> [Goal 1]
In the population article, what was Ethiopia's population at the time of the "Feed the World" campaign?
> [Goal 2]
Please print the part of the population article that opens with the words containing "Published on March" and closes with "the following facts?".
> [Goal 3]
List every figure the population article gives for the population of Ethiopia.

> [Reading text]
## start

07
Mar

Environment groups have a problem with population

Published on March 7th, 2014

Jonathon Porritt
March 7 2014
The Guardian

It doesn’t take too long to open up incredibly divisive discussions about population, development and the environment. For instance, how would you respond to the following facts?

25 years ago, at the time of the ‘Feed the World’ campaign, the population of Ethiopia was around 33m. Today, it’s nearly 80m, partly as a consequence of Western aid successfully preventing the death of millions of people who would otherwise not have survived periods of chronic drought. By 2050, on a ‘business as usual’ projection, Ethiopia’s population will be around 175m, many of whom will be as vulnerable to serous drought as they were when we were all being exhorted “to feed the world”.

The facts themselves are not really the source of the controversy. The tone with which they are communicated, and the interpretation of those facts, is where the controversy kicks in.

## end

> [Dataset entries]
## start

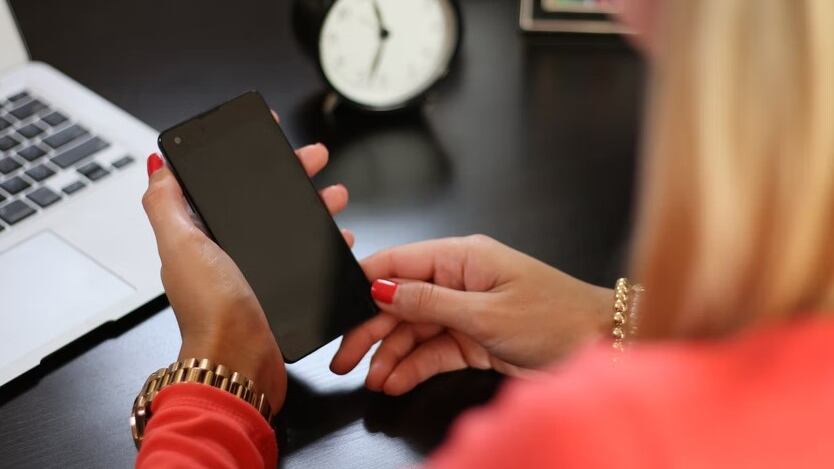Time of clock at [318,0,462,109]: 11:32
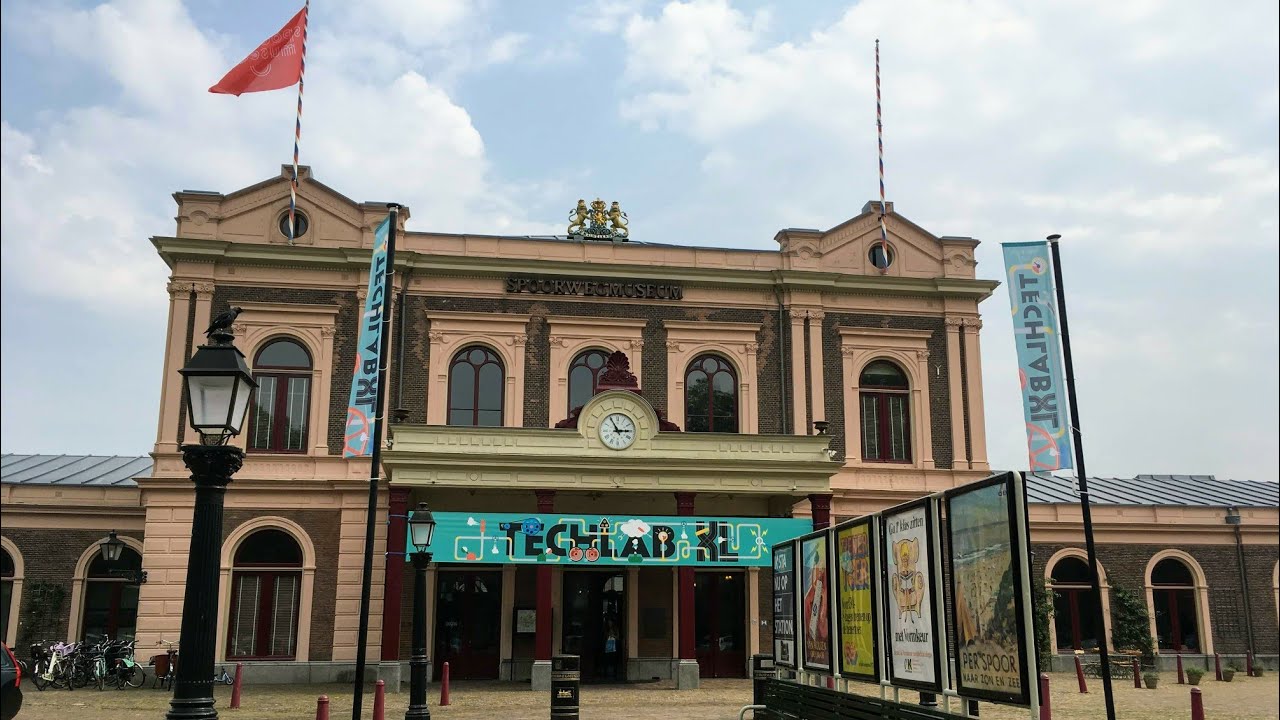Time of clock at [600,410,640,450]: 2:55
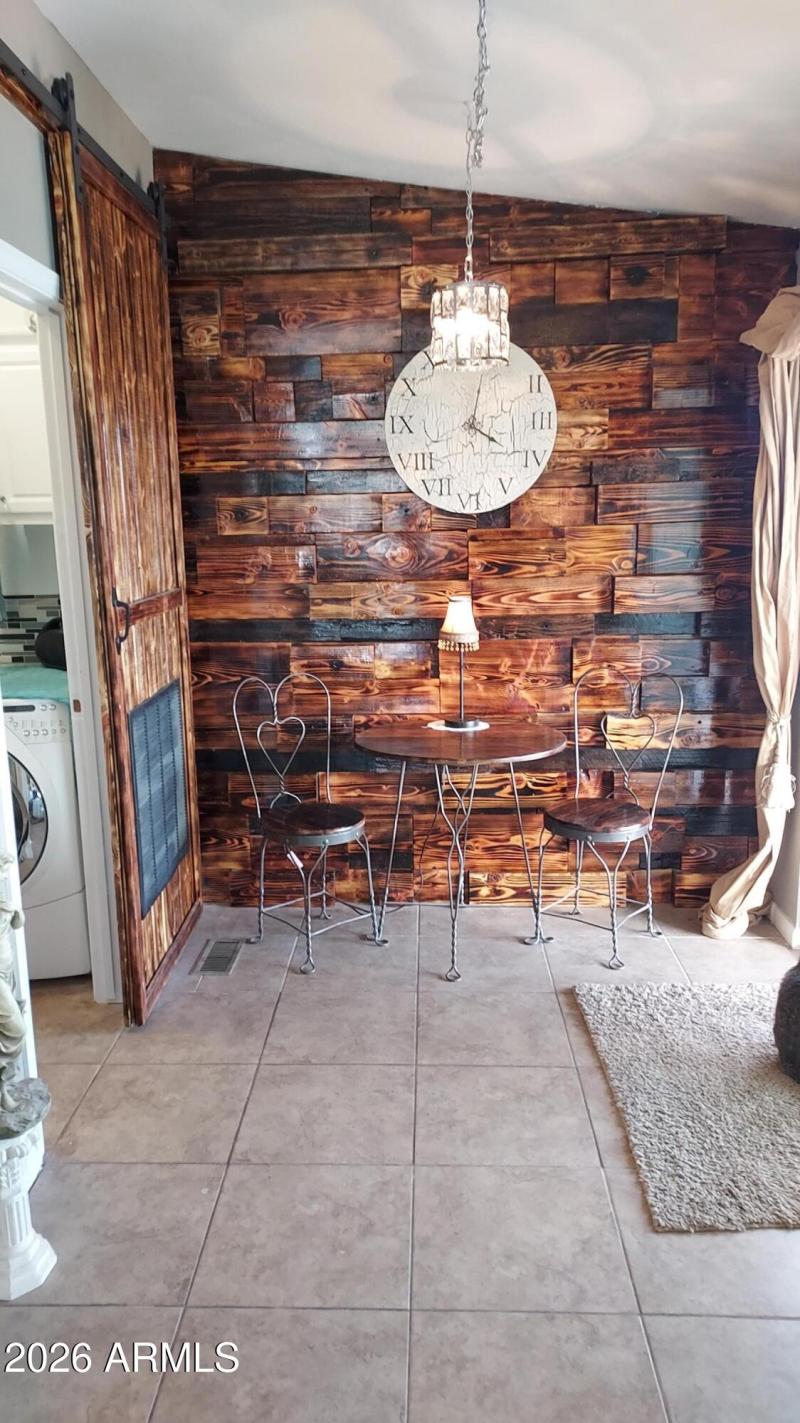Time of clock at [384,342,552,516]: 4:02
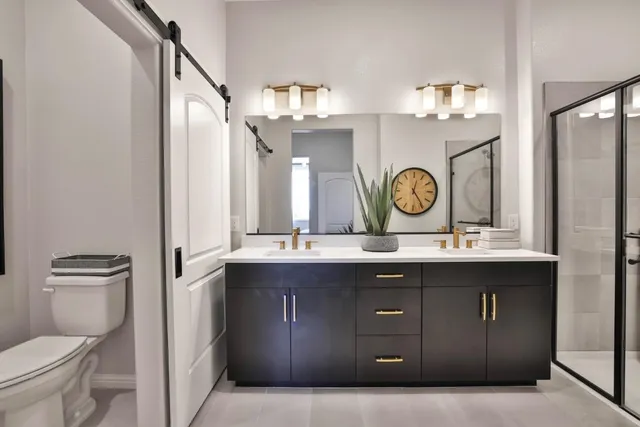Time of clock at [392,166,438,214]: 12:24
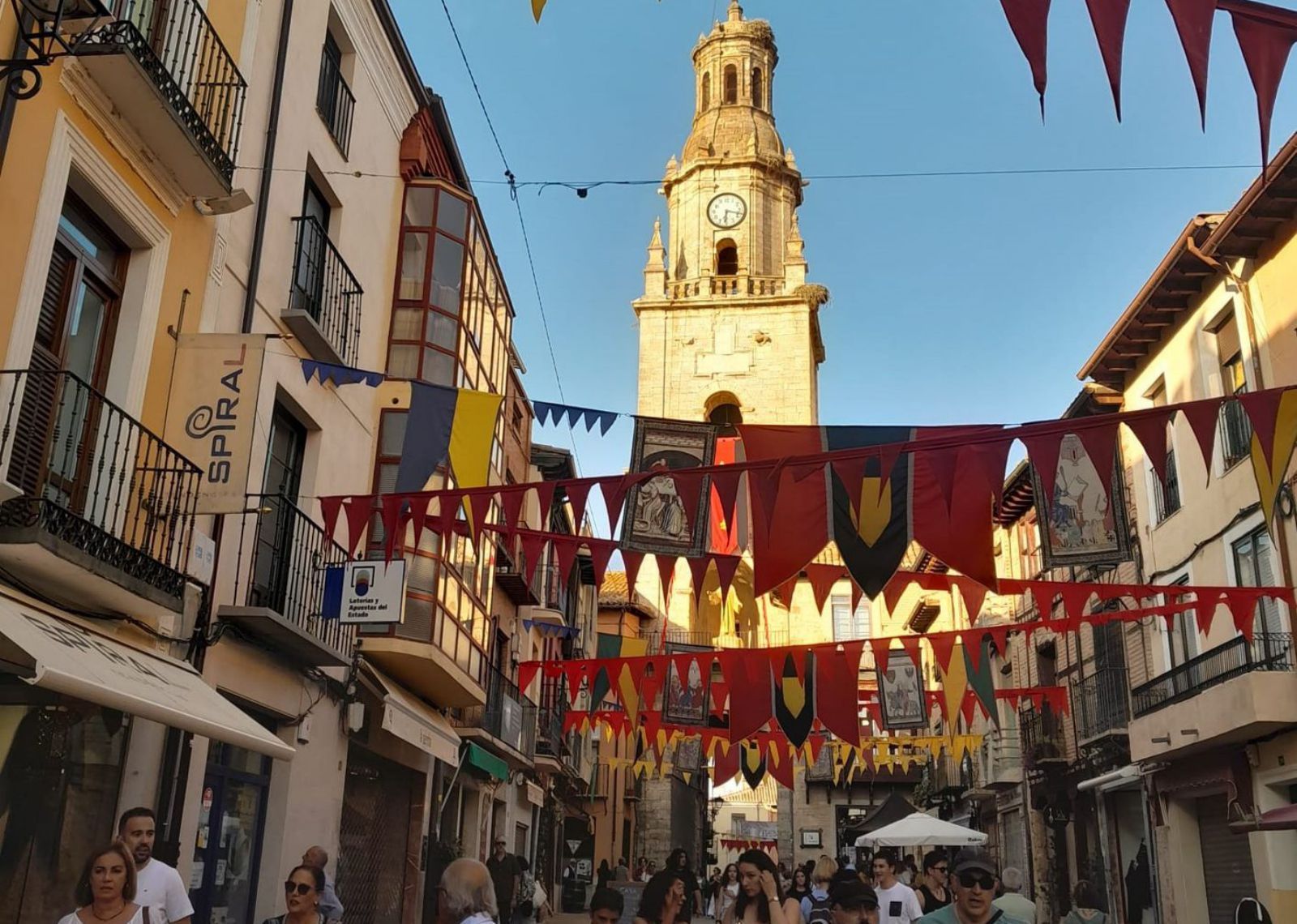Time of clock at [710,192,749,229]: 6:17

## end

> [Task output 1]
Around 33 million.

> [Task output 2]
Published on March 7th, 2014

Jonathon Porritt
March 7 2014
The Guardian

It doesn’t take too long to open up incredibly divisive discussions about population, development and the environment. For instance, how would you respond to the following facts?

> [Task output 3]
- Around 33m (25 years ago, at the time of the "Feed the World" campaign)
- Nearly 80m (today)
- Around 175m (by 2050, on a "business as usual" projection)